** Begin **

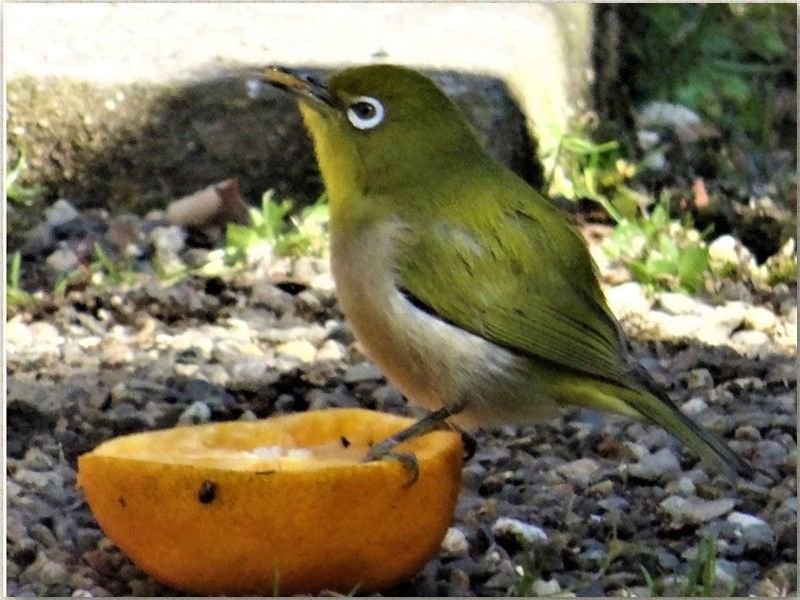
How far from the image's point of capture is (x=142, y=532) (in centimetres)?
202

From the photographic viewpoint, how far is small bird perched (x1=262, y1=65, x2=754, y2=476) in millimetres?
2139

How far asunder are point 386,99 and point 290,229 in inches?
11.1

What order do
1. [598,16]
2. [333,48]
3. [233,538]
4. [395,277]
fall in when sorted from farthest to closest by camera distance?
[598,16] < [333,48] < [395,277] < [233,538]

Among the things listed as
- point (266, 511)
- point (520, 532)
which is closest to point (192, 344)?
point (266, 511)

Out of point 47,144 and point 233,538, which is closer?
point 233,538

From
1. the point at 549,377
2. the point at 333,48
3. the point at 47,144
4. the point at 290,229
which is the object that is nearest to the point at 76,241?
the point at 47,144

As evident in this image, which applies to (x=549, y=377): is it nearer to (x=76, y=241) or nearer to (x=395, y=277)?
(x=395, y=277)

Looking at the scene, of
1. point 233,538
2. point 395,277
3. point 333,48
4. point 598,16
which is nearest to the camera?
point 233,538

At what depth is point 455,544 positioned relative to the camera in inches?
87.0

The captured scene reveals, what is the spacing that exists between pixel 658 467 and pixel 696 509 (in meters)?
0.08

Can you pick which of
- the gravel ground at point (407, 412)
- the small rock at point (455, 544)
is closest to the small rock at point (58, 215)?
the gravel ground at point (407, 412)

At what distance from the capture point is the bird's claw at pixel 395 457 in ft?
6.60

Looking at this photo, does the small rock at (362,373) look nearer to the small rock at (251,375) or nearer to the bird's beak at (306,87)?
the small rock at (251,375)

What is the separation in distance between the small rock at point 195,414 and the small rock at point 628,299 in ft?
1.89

** End **

## WHAT YOU NEED TO DO
Please return all of the entries above line for line, without changing any wording, and leave out the pictures.

## RESPONSE TO THIS TASK
How far from the image's point of capture is (x=142, y=532) (in centimetres)?
202

From the photographic viewpoint, how far is small bird perched (x1=262, y1=65, x2=754, y2=476) in millimetres?
2139

How far asunder are point 386,99 and point 290,229 in inches?
11.1

What order do
1. [598,16]
2. [333,48]
3. [233,538]
4. [395,277]
fall in when sorted from farthest to closest by camera distance?
[598,16] < [333,48] < [395,277] < [233,538]

Among the things listed as
- point (266, 511)
- point (520, 532)
which is closest to point (192, 344)?
point (266, 511)

Out of point 47,144 and point 233,538, which is closer?
point 233,538

From
1. the point at 549,377
2. the point at 333,48
3. the point at 47,144
4. the point at 290,229
which is the object that is nearest to the point at 76,241?
the point at 47,144

As evident in this image, which applies to (x=549, y=377): is it nearer to (x=76, y=241) or nearer to (x=395, y=277)?
(x=395, y=277)

Looking at the scene, of
1. point 233,538
2. point 395,277
3. point 333,48
4. point 598,16
which is nearest to the camera?
point 233,538

At what depth is point 455,544 positioned relative to the camera in inches?
87.0

The captured scene reveals, what is the spacing that exists between pixel 658 467 and pixel 696 509 (in meters)?
0.08

Can you pick which of
- the gravel ground at point (407, 412)
- the small rock at point (455, 544)
is closest to the small rock at point (58, 215)?
the gravel ground at point (407, 412)

At what distance from the capture point is the bird's claw at pixel 395 457 in ft?
6.60

Looking at this photo, does the small rock at (362,373) look nearer to the small rock at (251,375) or nearer to the bird's beak at (306,87)?
the small rock at (251,375)

What is the separation in distance between the small rock at point 195,414 and the small rock at point 628,299 in ft?
1.89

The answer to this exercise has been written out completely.